▶ ARTICLE

Petit point amusant d’intertextualité dans son œuvre, Ellen muth joue une morte parmis les vivants dans dead like me et dans Hannibal elle interprète une femme vivante persuadé d’être morte. Dans les deux cas elle ôte la vie et porte le prenom Georgia.
La mythologie hannibalesque
Je n’ai pas assez de connaissance pour parler des autres œuvres de Bryan Fuller, donc je ne parlerai que de deux autres thèmes qui m’ont marqué dans Hannibal :
La sexualité
Totalement absente de cette série et c’est cette absence qui me fait réagir. Il n’y a strictement rien de sexuel au sens propre du terme, à part un baiser échangé entre Will et Alana, un baiser précédent un rejet. Non, ce qu’il y a c’est une sublimation des échanges par le biais de la nourriture.
Plus simplement, le lit n’est pas un lieu d’échange. Le seul couple que l’on voit au lit, à savoir celui de Jack et Bella, est un lieu de non-dit et de mensonge où il n’y a aucun moment d’intimité. Ils s’y mentent, ils y lisent mais c’est tout. Le lit de Will est un endroit où l’on transpire, où l’on hoquète mais à cause de cauchemars. Quand au lit de la première victime de Georgia Madchen, Beth LeBeau, ce sera tout sauf un endroit de paix et de tranquillité. Celui d’Abigael, ce n’est selon ses mots pas le sien. C’est un endroit neutre, où elle est enfermée, où elle aussi cauchemarde. Le lit, c’est l’endroit dont il faut se méfier.
Les rares moments d’intimité des personnages sont ressentis dans la cuisine d’Hannibal ou autour de sa table. Will y est présent au petit déjeuner, alors que le docteur est encore en pyjama. A l’inverse quand Will est à l’hôpital, aussi ensommeillé, c’est Hannibal qui lui apporte à manger. La nourriture, point central bien entendu de la série, est un moment d’une grande sensualité, il suffit de voir Hannibal préparer un repas pour s’en rendre compte. Peut-on pour autant parler d’un sous-texte « bromancier » ? Cela va bien au-delà dans le sens qu’Hannibal se rapproche du mythe du vampire.

▶ MATÉRIEL FOURNI

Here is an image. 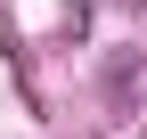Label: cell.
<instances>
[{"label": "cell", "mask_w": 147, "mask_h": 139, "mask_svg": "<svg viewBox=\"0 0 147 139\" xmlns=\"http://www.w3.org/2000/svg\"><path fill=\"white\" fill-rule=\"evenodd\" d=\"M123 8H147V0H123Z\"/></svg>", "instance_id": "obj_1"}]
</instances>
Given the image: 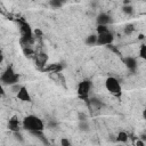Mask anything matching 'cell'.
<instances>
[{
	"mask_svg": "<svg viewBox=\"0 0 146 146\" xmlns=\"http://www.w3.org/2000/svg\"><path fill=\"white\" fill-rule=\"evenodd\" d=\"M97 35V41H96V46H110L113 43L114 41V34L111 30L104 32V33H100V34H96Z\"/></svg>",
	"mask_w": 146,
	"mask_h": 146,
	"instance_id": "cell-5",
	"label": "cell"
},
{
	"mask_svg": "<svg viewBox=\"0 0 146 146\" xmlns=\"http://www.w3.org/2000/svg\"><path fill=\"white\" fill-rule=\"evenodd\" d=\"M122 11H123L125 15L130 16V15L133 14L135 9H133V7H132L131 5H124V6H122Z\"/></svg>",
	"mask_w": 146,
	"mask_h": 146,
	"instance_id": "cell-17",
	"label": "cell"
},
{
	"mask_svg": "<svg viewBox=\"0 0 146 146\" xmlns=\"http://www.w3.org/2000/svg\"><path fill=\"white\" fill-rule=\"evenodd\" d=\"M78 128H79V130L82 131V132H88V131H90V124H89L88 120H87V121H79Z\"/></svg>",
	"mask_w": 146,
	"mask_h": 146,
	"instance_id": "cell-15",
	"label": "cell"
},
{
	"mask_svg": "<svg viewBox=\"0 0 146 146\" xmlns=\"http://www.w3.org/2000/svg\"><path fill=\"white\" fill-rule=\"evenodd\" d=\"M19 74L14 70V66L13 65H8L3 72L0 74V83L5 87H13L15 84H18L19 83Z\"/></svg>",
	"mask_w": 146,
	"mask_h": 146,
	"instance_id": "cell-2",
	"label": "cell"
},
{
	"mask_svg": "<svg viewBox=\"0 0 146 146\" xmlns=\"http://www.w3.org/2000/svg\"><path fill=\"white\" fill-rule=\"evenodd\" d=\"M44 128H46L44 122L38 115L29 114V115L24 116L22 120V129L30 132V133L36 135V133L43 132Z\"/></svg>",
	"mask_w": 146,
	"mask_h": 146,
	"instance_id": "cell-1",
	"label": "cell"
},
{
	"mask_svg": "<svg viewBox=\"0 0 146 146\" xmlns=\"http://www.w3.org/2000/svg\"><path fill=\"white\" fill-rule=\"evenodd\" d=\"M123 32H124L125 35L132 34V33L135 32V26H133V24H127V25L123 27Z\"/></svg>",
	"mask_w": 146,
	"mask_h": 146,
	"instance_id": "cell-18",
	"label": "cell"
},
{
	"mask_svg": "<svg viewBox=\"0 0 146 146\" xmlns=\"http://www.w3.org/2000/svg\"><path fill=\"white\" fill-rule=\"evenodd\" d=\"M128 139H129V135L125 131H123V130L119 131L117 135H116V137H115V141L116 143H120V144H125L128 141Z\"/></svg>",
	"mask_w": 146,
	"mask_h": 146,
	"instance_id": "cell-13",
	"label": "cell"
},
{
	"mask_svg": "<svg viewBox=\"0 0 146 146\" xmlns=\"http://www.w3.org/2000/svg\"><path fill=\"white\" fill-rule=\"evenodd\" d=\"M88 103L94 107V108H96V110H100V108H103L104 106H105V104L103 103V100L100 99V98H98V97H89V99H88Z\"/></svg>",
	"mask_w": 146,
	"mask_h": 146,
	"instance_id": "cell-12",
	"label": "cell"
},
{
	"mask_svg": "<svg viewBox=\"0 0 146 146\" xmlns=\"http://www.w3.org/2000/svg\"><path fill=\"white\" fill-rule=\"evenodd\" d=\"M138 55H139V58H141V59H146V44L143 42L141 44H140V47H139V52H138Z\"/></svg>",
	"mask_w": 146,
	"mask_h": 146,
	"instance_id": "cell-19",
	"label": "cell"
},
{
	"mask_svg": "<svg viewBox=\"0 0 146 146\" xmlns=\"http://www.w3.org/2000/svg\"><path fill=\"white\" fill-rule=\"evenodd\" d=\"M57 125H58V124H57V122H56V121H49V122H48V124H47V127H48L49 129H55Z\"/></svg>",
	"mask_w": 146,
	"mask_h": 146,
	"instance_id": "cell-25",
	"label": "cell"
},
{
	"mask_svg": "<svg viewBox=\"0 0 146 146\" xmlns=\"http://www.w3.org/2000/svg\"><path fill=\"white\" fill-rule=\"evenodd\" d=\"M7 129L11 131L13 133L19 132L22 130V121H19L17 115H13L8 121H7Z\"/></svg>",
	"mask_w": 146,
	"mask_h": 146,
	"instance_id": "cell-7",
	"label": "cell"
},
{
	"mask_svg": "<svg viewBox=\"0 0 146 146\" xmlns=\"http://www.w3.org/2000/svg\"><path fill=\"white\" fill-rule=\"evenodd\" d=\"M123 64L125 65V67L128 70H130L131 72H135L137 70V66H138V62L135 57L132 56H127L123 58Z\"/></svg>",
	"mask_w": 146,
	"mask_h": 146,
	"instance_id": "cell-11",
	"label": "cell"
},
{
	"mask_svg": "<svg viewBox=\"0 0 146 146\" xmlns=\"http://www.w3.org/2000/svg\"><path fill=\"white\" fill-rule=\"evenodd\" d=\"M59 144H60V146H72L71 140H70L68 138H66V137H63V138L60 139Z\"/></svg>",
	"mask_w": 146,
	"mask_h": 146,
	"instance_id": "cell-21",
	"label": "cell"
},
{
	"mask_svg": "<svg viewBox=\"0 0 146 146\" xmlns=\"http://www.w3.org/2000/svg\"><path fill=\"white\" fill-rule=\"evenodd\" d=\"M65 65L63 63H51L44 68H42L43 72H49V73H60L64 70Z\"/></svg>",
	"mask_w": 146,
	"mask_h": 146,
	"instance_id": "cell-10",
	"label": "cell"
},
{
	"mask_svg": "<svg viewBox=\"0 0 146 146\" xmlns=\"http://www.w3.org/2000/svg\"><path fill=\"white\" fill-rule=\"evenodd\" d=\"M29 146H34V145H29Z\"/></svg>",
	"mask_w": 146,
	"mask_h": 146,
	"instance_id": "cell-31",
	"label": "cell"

▶ CONSIGNES
a) Comment traduire en anglais la phrase « Le lit, c'est l'endroit dont il faut se méfier. », tirée de l'article sur la série Hannibal ?
b) Reproduisez tel quel le passage de l'article sur Hannibal qui s'ouvre sur les mots contenant « Petit point amusant » et se clôt sur « le prenom Georgia. ».
Les lignes forment un ensemble distinct de l'article.

▶ RÉPONSES
a) The bed is the place you have to be wary of.

b)
Petit point amusant d’intertextualité dans son œuvre, Ellen muth joue une morte parmis les vivants dans dead like me et dans Hannibal elle interprète une femme vivante persuadé d’être morte. Dans les deux cas elle ôte la vie et porte le prenom Georgia.